Sono riferimenti apparentemente anacronistici che però Van Gogh si tiene stretti quasi rivestissero una funzione protettiva rispetto a percorsi sperimentali in cui vuole inoltrarsi. Il più notevole dei quali è certamente costituito dalla serie di dipinti in formato doppio quadrato, cioè 50 x 100. Si trattava di un formato fuori mercato, Van Gogh deve perciò costruirsi da sé i telai e taglia ordinatamente un rotolo avuto dal fratello, ottenendo tredici tele, che avrebbe dipinto tutte in orizzontale tranne una, il ritratto in verticale della figlia di Gachet al pianoforte. Cosa cercava Van Gogh lavorando in modo così determinato a questa serie di opere? Nelle lettere accenna a possibili combinazioni, come se pensasse a comporre dittici o trittici. Allineati nella sala dove ne sono stati straordinariamente raccolti ben undici, possono far pensare al progetto di un lungo fregio, in cui però ogni elemento va in netta discontinuità con quello vicino. Visti singolarmente hanno l’aspetto di schermi cinematografici all’interno dei quali si giocano violenti rapporti di forza. Van Gogh a più riprese, riferendosi a queste opere, fa ricorso all’aggettivo larges. Sono formati in cui trova una possibilità di larghezza e vastità che restituisca quella sensazione testimoniata in una delle ultime lettere a Theo, il 14 luglio: «Io per quanto mi riguarda sono completamente assorbito dalla distesa infinita di campi di grano contro le colline, grande come un mare».
Ma l’allargamento reso possibile dal formato double carré produce anche l’effetto conseguente di uno schiacciamento. «Soprattutto queste tele sono meno alte», sottolinea infatti Van Gogh al fratello. Ed è questo senso di compressione a legare la serie delle tele, dove l’orizzonte appare sempre schiacciato e i primi piani, anche i più lirici, sembrano di conseguenza dipinti sotto assedio. Le immagini tendono a perdere la loro decifrabilità al punto che nella concitazione dell’evento pittorico si ha la sensazione che i paesaggi siano sottoposti a una metamorfosi, trasformandosi in conglomerati popolati da forme animate.
Davanti a queste opere risulta davvero inesatta e persino scorretta l’interpretazione che ne fa proiezioni della condizione psichica di Van Gogh. Sono più semplicemente fatti pittorici di clamorosa intensità e bellezza, già spalancati sul Novecento in direzione di un Soutine o di un Bacon, e come tali vanno visti e rispettati.
Ad Auvers Van Gogh aveva ripreso con molta determinazione anche la pratica del disegno. Si era fatto mandare il manuale di studi di nudo di Charles Bargue («Se continuo a trascurare di studiare le proporzioni e il nudo mi troverò male in seguito. Che questo non ti sembri inutile o assurdo», scrive il 3 giugno 1890 a un Theo un po’ perplesso). Nello stesso tempo lavorava su fogli di Papier Ingres di grandi dimensioni sperimentando soluzioni inedite. Stendeva un tracciato leggero a matita sul quale andava con un segno nero a olio, molto marcato e movimentato. Con le sfumature di acquarello azzurro chiudeva lo spazio del cielo, ispirato in questa scelta dalle stampe giapponesi viste nei giorni di passaggio da Parigi, in occasione di una grande mostra dove erano esposti anche i paesaggi di Hokusai. Come sulle tele anche sulla carta dà luogo ad avventure visive intense, piene di contrasti e audaci. In una lettera di qualche mese prima aveva detto di cercare «la bellezza del Getsemani». Forse Auvers ha rappresentato, in ogni senso, il suo Getsemani.

[Dati di localizzazione spaziale]
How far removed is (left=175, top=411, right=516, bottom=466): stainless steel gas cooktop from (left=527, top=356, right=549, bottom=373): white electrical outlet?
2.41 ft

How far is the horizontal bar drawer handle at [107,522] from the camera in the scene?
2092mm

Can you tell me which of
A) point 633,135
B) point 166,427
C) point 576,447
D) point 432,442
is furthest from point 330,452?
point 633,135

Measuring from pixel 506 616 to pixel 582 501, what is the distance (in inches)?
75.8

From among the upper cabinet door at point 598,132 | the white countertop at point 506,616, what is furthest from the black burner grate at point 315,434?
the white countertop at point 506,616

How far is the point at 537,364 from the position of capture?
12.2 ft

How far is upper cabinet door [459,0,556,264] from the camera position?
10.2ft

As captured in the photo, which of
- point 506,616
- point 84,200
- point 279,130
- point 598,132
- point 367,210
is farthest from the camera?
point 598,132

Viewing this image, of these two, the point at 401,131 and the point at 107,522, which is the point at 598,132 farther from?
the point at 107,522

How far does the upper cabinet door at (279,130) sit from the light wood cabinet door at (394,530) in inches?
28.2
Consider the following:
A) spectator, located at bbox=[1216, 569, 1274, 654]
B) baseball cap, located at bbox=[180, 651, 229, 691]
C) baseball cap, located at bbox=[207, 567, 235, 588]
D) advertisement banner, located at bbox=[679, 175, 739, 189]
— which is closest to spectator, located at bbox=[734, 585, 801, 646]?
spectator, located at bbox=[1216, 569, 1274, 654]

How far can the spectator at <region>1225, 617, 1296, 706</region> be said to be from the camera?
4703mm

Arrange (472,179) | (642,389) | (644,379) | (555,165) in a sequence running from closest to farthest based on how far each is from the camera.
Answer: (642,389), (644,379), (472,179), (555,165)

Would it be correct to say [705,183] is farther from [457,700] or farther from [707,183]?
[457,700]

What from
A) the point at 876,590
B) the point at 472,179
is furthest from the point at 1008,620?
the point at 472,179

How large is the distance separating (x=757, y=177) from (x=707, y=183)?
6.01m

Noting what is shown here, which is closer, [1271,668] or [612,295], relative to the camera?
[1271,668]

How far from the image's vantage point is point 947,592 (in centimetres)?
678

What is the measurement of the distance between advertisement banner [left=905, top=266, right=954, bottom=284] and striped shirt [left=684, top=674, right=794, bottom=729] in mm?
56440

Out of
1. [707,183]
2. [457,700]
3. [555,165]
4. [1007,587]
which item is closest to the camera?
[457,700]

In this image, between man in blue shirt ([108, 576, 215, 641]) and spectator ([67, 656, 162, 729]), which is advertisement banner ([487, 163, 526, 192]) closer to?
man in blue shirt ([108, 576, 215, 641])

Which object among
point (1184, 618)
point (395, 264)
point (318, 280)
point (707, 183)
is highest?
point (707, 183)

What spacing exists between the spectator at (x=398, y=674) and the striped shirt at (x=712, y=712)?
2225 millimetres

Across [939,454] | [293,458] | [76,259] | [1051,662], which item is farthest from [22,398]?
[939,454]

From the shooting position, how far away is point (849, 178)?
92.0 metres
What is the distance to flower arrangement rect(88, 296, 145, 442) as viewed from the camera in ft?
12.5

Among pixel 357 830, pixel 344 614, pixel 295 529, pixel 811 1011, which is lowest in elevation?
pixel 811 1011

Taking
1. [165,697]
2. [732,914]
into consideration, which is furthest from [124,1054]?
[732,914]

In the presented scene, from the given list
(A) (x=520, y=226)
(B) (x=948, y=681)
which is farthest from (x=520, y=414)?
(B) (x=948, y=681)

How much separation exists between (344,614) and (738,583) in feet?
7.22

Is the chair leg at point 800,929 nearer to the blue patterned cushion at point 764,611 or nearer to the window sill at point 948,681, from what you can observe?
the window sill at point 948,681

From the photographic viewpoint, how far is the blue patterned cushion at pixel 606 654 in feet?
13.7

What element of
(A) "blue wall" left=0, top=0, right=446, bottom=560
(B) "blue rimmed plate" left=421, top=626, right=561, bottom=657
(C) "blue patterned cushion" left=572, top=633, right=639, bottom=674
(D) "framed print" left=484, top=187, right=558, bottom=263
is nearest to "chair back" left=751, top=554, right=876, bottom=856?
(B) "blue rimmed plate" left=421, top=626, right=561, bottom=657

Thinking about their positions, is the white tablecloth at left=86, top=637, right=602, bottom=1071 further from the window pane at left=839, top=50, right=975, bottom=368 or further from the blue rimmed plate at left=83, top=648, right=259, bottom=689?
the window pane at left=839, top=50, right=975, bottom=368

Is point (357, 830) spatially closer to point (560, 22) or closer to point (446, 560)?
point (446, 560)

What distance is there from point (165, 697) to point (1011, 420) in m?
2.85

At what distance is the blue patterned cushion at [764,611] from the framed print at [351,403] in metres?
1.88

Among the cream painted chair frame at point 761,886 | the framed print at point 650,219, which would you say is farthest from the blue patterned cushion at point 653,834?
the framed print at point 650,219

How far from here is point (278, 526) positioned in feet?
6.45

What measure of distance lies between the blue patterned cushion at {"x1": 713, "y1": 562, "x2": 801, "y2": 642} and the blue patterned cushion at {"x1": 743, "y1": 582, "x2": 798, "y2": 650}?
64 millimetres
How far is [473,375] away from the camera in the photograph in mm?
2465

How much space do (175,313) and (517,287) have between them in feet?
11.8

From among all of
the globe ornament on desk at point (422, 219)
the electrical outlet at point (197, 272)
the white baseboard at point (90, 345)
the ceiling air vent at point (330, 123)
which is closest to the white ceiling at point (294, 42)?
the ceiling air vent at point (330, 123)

DOMANDE DI STUDIO:
(1) Nel brano su Van Gogh, quante tele ricava il pittore dal rotolo avuto dal fratello?
(2) Per favore, riscrivi il brano su Van Gogh tra "Davanti a queste" e "visti e rispettati.", estremi inclusi, sostituendo "bellezza" con "forza".

RISPOSTE AGLI ESERCIZI:
(1) Tredici tele.

(2)
Davanti a queste opere risulta davvero inesatta e persino scorretta l’interpretazione che ne fa proiezioni della condizione psichica di Van Gogh. Sono più semplicemente fatti pittorici di clamorosa intensità e forza, già spalancati sul Novecento in direzione di un Soutine o di un Bacon, e come tali vanno visti e rispettati.